#### [What the task asks]
Where a line of the records contains the word "giraffe", show that line.

(Dataset entries)
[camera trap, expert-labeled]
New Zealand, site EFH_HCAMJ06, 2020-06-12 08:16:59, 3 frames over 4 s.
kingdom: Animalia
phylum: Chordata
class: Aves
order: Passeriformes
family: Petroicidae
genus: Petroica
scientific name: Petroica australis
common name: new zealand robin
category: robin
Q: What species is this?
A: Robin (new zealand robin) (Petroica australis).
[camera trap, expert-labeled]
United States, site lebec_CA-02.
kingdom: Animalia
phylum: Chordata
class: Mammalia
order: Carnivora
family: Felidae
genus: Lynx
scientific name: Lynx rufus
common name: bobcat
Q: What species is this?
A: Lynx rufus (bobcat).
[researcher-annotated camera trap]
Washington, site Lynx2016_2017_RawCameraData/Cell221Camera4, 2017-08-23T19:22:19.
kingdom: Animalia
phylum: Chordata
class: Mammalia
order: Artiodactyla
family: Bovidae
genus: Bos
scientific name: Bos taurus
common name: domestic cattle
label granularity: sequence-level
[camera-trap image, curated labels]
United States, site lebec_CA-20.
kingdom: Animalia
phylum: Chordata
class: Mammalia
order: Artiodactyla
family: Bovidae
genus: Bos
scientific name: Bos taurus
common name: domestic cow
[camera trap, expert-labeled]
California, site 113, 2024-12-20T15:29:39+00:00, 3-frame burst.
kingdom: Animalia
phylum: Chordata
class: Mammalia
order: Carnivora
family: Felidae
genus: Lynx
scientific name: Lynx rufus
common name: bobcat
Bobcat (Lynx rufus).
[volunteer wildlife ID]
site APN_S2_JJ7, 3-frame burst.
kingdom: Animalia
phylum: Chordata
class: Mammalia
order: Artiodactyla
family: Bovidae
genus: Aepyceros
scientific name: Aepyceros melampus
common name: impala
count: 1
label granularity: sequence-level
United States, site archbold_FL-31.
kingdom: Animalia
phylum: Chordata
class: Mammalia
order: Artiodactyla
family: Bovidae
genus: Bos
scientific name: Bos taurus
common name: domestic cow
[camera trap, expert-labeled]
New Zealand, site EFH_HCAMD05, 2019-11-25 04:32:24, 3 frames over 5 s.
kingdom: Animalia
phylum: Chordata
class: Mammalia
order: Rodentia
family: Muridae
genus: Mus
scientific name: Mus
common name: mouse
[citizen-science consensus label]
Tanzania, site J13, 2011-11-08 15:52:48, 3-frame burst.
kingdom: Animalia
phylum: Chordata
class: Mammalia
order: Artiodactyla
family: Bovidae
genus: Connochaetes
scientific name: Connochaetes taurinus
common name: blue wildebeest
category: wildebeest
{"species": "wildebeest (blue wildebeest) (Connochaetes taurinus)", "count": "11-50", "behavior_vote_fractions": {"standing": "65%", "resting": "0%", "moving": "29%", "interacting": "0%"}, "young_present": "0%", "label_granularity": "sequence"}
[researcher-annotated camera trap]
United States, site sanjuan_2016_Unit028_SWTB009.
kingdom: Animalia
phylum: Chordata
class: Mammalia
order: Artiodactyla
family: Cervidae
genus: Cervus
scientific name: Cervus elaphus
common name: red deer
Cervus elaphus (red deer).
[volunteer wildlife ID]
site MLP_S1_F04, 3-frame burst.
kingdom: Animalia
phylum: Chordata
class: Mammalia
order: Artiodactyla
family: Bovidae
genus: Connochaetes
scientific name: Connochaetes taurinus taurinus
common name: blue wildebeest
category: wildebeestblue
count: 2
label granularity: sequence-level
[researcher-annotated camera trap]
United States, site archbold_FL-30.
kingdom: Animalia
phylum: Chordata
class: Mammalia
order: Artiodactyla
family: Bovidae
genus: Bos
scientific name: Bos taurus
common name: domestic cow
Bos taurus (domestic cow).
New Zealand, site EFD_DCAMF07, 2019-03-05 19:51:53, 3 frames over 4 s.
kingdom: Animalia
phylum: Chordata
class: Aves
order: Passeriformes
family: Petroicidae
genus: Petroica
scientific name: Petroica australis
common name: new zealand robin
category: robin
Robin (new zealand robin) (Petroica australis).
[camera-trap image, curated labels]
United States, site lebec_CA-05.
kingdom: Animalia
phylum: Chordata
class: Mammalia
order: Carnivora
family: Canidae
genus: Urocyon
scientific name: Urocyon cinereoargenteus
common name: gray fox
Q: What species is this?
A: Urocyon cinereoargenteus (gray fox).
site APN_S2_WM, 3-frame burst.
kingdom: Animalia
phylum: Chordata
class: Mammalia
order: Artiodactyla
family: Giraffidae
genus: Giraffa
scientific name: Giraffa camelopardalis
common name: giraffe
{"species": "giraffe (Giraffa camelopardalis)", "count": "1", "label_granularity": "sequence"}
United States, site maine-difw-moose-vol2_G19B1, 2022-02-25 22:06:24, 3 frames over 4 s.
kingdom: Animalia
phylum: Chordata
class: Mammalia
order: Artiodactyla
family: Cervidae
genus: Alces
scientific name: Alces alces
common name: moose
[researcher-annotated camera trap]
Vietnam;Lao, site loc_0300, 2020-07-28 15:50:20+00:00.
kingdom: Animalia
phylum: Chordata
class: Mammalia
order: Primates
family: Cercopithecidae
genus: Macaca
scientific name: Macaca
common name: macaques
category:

#### [Answer box]
common name: giraffe
{"species": "giraffe (Giraffa camelopardalis)", "count": "1", "label_granularity": "sequence"}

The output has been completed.